| Activity |
Reproduce each of the records that follow word for word, keeping every character and line unchanged.

[Start of Attachment]

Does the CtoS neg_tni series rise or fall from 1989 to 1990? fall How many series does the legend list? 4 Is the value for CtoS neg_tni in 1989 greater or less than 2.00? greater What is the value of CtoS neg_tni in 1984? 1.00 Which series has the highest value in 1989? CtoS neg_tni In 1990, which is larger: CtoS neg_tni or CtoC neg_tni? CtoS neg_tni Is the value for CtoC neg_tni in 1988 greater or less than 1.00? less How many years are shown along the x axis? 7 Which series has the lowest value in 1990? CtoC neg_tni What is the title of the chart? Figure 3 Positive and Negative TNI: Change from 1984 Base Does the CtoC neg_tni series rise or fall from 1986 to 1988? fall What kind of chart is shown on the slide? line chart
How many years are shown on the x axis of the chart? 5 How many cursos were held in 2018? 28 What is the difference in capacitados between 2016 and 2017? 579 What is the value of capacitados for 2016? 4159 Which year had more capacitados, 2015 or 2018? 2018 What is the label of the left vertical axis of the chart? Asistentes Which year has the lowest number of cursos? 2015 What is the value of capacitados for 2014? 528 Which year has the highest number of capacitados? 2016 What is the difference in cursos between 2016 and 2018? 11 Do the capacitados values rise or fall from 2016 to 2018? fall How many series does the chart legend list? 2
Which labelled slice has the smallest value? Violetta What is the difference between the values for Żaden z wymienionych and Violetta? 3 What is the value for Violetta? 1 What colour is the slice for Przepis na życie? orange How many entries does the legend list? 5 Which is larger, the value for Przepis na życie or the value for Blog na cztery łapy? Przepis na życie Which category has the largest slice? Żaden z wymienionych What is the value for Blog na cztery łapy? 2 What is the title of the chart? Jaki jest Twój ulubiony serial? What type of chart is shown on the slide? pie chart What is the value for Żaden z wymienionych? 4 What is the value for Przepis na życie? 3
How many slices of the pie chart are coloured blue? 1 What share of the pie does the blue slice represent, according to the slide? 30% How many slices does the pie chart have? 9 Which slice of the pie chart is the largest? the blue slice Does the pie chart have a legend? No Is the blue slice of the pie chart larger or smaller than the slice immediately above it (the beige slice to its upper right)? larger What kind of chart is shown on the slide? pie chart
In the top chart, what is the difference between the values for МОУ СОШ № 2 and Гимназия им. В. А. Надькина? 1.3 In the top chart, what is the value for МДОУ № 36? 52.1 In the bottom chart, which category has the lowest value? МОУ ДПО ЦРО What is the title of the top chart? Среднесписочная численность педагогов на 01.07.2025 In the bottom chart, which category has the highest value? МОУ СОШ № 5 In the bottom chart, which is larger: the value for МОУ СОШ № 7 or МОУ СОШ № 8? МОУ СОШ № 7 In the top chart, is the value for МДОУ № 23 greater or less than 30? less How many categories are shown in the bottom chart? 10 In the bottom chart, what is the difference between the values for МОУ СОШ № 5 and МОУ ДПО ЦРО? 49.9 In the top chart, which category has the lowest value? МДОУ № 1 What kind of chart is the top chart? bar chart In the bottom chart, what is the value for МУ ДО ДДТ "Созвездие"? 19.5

[End of Attachment]

| Task result |
Does the CtoS neg_tni series rise or fall from 1989 to 1990? fall How many series does the legend list? 4 Is the value for CtoS neg_tni in 1989 greater or less than 2.00? greater What is the value of CtoS neg_tni in 1984? 1.00 Which series has the highest value in 1989? CtoS neg_tni In 1990, which is larger: CtoS neg_tni or CtoC neg_tni? CtoS neg_tni Is the value for CtoC neg_tni in 1988 greater or less than 1.00? less How many years are shown along the x axis? 7 Which series has the lowest value in 1990? CtoC neg_tni What is the title of the chart? Figure 3 Positive and Negative TNI: Change from 1984 Base Does the CtoC neg_tni series rise or fall from 1986 to 1988? fall What kind of chart is shown on the slide? line chart
How many years are shown on the x axis of the chart? 5 How many cursos were held in 2018? 28 What is the difference in capacitados between 2016 and 2017? 579 What is the value of capacitados for 2016? 4159 Which year had more capacitados, 2015 or 2018? 2018 What is the label of the left vertical axis of the chart? Asistentes Which year has the lowest number of cursos? 2015 What is the value of capacitados for 2014? 528 Which year has the highest number of capacitados? 2016 What is the difference in cursos between 2016 and 2018? 11 Do the capacitados values rise or fall from 2016 to 2018? fall How many series does the chart legend list? 2
Which labelled slice has the smallest value? Violetta What is the difference between the values for Żaden z wymienionych and Violetta? 3 What is the value for Violetta? 1 What colour is the slice for Przepis na życie? orange How many entries does the legend list? 5 Which is larger, the value for Przepis na życie or the value for Blog na cztery łapy? Przepis na życie Which category has the largest slice? Żaden z wymienionych What is the value for Blog na cztery łapy? 2 What is the title of the chart? Jaki jest Twój ulubiony serial? What type of chart is shown on the slide? pie chart What is the value for Żaden z wymienionych? 4 What is the value for Przepis na życie? 3
How many slices of the pie chart are coloured blue? 1 What share of the pie does the blue slice represent, according to the slide? 30% How many slices does the pie chart have? 9 Which slice of the pie chart is the largest? the blue slice Does the pie chart have a legend? No Is the blue slice of the pie chart larger or smaller than the slice immediately above it (the beige slice to its upper right)? larger What kind of chart is shown on the slide? pie chart
In the top chart, what is the difference between the values for МОУ СОШ № 2 and Гимназия им. В. А. Надькина? 1.3 In the top chart, what is the value for МДОУ № 36? 52.1 In the bottom chart, which category has the lowest value? МОУ ДПО ЦРО What is the title of the top chart? Среднесписочная численность педагогов на 01.07.2025 In the bottom chart, which category has the highest value? МОУ СОШ № 5 In the bottom chart, which is larger: the value for МОУ СОШ № 7 or МОУ СОШ № 8? МОУ СОШ № 7 In the top chart, is the value for МДОУ № 23 greater or less than 30? less How many categories are shown in the bottom chart? 10 In the bottom chart, what is the difference between the values for МОУ СОШ № 5 and МОУ ДПО ЦРО? 49.9 In the top chart, which category has the lowest value? МДОУ № 1 What kind of chart is the top chart? bar chart In the bottom chart, what is the value for МУ ДО ДДТ "Созвездие"? 19.5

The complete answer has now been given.